All of this should have suggested to America’s leadership that war was being waged against us. In case there was any uncertainty about the intentions of these people, Osama bin Laden clarified it by declaring war on us in the late 1990s. Instead of treating these incidents as part of a war, we treated them as discrete, individual crimes. All of these horrendous terrorist acts, and bin Laden’s declaration of war, shared one objective: destruction of the infidel. They were all undertaken in the name of an extremist interpretation of Muhammad’s call to jihad.
But America was in denial.
Now, once again, the terrorist attacks under the banner of jihad are increasing and diversifying. With so many such attacks and thwarted attacks over the past five or six years, we must recognize that “they”—those who want to destroy civilization—are continuing the war against us.
Yet those running our government seem to be in an even greater state of denial than the nation was in during the period before Sept. 11. Now, instead of bin Laden, Iran’s supreme ayatollah has declared that he wants to destroy Israel, to continue to kill Americans and to establish an Islamic empire including Iraq, Syria and Yemen—and the terrorist groups Iran supports. At the same time, the group known as Islamic State, or ISIS, has declared a caliphate seeking the destruction of Christianity and other infidels, and now occupies key areas of Iraq and Syria.
As we reflect on the attacks of Sept. 11, 2001, we must remind ourselves that all the wickedness underlying those attacks still exists and has expanded. We may very well be in more jeopardy now than before 9/11. Attacks such as those at Fort Hood, the Boston Marathon and similar incidents in Europe and around the world reveal that many enemies, not just one, are united in purpose: the destruction of our way of life. Each of these attacks may be more limited than the coordinated terrorist assault on Sept. 11, but they are frequent and hard to anticipate, causing widespread fear, the ultimate goal of terrorism.
We must acknowledge this war being waged against us, increase the military’s capacity to deal with it and, most important, train police to recognize the precursors of terrorist acts. U.S. military and intelligence capacity must not be drastically cut as proposed by this administration. It should be quantitatively increased and strategically improved.
The Obama administration appears likely to get its nuclear deal with Iran—even though it gives the ayatollahs access to hundreds of millions of dollars that will be used to sponsor terrorist acts against us and our allies, and puts the regime on the road to becoming a nuclear power. The deal makes war, either conventional or nuclear, more likely.
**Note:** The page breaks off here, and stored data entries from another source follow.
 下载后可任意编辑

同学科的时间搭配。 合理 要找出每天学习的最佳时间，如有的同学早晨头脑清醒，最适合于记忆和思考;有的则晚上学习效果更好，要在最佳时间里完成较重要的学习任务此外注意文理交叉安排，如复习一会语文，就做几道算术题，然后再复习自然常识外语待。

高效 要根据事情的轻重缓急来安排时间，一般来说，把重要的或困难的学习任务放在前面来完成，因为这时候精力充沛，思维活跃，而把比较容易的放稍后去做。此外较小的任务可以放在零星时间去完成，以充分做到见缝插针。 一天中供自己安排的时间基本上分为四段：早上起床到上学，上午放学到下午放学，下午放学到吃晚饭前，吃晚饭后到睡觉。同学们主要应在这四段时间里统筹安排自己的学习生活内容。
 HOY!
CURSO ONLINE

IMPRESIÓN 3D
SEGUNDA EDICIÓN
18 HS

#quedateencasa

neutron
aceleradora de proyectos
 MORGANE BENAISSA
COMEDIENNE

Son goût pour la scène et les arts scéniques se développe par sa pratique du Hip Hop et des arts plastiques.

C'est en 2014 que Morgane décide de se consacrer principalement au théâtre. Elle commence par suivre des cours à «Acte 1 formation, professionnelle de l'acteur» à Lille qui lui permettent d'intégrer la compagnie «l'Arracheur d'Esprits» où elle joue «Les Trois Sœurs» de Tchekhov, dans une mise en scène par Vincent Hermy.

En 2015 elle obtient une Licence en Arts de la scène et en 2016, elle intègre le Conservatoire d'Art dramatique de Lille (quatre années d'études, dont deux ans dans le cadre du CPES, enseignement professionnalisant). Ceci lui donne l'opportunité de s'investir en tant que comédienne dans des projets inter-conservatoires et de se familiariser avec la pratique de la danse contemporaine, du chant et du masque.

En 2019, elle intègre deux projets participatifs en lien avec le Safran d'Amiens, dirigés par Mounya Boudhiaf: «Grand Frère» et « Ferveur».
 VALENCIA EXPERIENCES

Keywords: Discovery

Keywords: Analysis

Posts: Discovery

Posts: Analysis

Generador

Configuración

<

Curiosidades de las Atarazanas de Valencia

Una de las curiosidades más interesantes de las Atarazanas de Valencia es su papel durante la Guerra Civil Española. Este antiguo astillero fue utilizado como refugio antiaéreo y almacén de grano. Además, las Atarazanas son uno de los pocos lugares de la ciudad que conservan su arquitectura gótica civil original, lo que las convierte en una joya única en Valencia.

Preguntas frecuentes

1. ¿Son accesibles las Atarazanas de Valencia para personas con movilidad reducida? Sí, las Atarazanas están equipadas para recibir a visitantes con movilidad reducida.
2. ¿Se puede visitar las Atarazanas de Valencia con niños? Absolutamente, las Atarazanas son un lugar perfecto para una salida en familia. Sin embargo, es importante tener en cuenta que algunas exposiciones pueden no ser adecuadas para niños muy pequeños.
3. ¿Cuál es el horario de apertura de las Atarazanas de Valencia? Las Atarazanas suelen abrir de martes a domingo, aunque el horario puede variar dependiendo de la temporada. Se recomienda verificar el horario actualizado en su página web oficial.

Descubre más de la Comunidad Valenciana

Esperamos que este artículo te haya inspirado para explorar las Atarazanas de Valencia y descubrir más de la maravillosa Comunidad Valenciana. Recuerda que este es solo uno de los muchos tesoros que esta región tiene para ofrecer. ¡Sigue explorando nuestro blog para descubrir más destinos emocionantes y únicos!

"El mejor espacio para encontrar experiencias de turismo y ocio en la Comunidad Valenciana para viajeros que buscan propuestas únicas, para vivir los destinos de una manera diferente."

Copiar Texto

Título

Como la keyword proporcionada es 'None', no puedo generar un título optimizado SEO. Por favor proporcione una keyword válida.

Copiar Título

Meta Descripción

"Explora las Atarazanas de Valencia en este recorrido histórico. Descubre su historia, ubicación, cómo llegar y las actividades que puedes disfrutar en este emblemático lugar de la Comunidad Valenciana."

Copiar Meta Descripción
But there are alternatives to war. The Iranian regime to this very day maintains a two-dimensional approach to us: negotiate with us while maintaining policies on the destruction of Israel, death to Americans and supporting Islamist terrorism. The American leadership should be at least as shrewd, using a two-pronged counter approach: While attempting to reach an agreement assuring a nonnuclear Iran, we should also recognize and support the Iranian resistance movement. It is absurd that we supported regime change in Egypt, a U.S. friend, and regime change in Libya, a neutered country that had abandoned its weapons of mass destruction, and yet have done nothing to support it in Iran.
On this 14th anniversary of the worst foreign attack on U.S. soil, let us honor our fallen on Sept. 11 and in Iraq and Afghanistan by pursuing a policy reflecting America’s true purpose—to offer hope for the future of mankind and, in particular, for the freedom and dignity of people who have lived under deadly intimidation for decades.